Damaris De Luna Sanchez, right, and a schoolmate study Chinese at Pedro Garcia Rojas elementary in Aguascalientes, Mexico. Students take five hours a week of Mandarin, four hours a week of English. (Aguascalientes / June 6, 2010)
Learning Chinese in Mexico: Children prepare for the future
As China swiftly expands its reach across Latin America, a pilot program in Aguascalientes aims to introduce students to the Mandarin language and make them more competitive in the job market.
Reporting from Aguascalientes, Mexico — Wo jiao Alberto.
Wo jiao Maribel. Ni ji sui?
Alberto and Maribel, sixth-graders at the Pedro Garcia Rojas elementary school here in central Mexico, introduce themselves to each other in Mandarin Chinese.
Their class also recites numbers, clothing items and weather conditions in a language that, to them, is about as foreign as it gets.
Some, like Damaris De Luna Sanchez, 11, move their hands the way a conductor directs an orchestra, slicing through the air to help them reach the proper intonations, the staccato flats and singsong vowelish sounds.
Their enthusiastic teacher, Gerardo Saucedo, is not Chinese nor has he ever traveled to China, but he has long been fascinated by its language and use of stylized characters as an alphabet.
"Zai dong tian ni chuan shen me?" he asks his uniformed students, dancing down the aisle among girls in plaid skirts and knee socks, and boys in blue sweaters. "What do you wear in winter?"
The sight of youngsters speaking Chinese in the Mexican heartland is unusual, to say the least. Parents told that pupils as young as 9 would be taught Mandarin had been skeptical. Wouldn't French or Italian (Romance languages closer to Spanish) make more sense? some wondered.
Savvy Mexican politicians have other ideas. State authorities launched the pilot language program in Aguascalientes, a working-class city, in hopes of jumping on the Chinese bandwagon. As China swiftly expands its reach across Latin America, Mexico is experiencing a flurry of new Chinese investments in traditional targets like nickel mines and in newer areas like car-part factories and electronics.
For many years, Mexico had lagged behind other big Latin economies, like Brazil and Chile, which saw China displace the United States as their principal trading partner. China spent an estimated $100 billion in Latin America in 2008, but Mexico had only a small piece of it.
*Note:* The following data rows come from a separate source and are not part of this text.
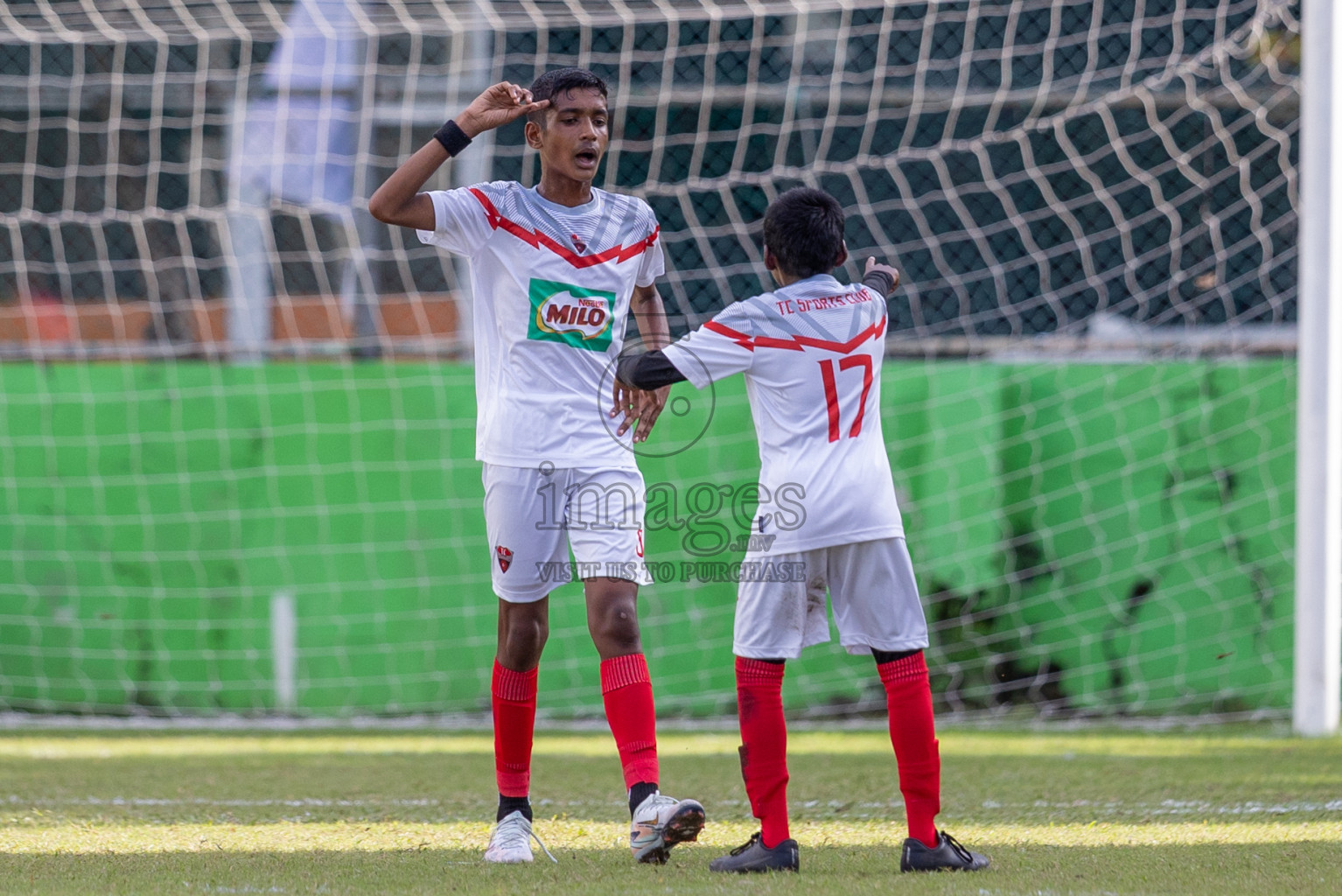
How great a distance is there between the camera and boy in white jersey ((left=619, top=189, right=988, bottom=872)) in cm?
312

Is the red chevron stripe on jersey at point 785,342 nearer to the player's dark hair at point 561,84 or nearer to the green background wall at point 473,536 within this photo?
the player's dark hair at point 561,84

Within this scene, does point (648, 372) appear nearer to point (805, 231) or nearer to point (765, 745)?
point (805, 231)

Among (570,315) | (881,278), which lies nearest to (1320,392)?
(881,278)

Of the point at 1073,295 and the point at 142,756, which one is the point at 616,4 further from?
the point at 142,756

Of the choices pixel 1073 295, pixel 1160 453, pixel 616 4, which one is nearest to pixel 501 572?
pixel 1160 453

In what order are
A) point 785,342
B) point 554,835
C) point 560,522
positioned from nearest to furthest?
point 785,342
point 560,522
point 554,835

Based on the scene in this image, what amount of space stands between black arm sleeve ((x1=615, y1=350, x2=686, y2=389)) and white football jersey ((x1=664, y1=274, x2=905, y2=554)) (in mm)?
17

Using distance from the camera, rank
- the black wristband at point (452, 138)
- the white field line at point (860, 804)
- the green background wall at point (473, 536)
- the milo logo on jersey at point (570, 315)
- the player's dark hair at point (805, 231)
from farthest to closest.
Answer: the green background wall at point (473, 536), the white field line at point (860, 804), the milo logo on jersey at point (570, 315), the black wristband at point (452, 138), the player's dark hair at point (805, 231)

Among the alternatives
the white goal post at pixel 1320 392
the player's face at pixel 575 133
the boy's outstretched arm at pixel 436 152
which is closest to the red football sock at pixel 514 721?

Attitudes of xenophobia dating to the early 20th century, when Chinese workers came to the country to build the railroads, continue to inform Mexico's restrictive immigration policies for Asians, said Sergio Martinez of the Mexican-Chinese Studies Institute at the National Autonomous University of Mexico. On top of that, Mexico's notorious bureaucracy and the reluctance of many Mexican companies to compete with cheap Chinese products have slowed the expansion of trade relations.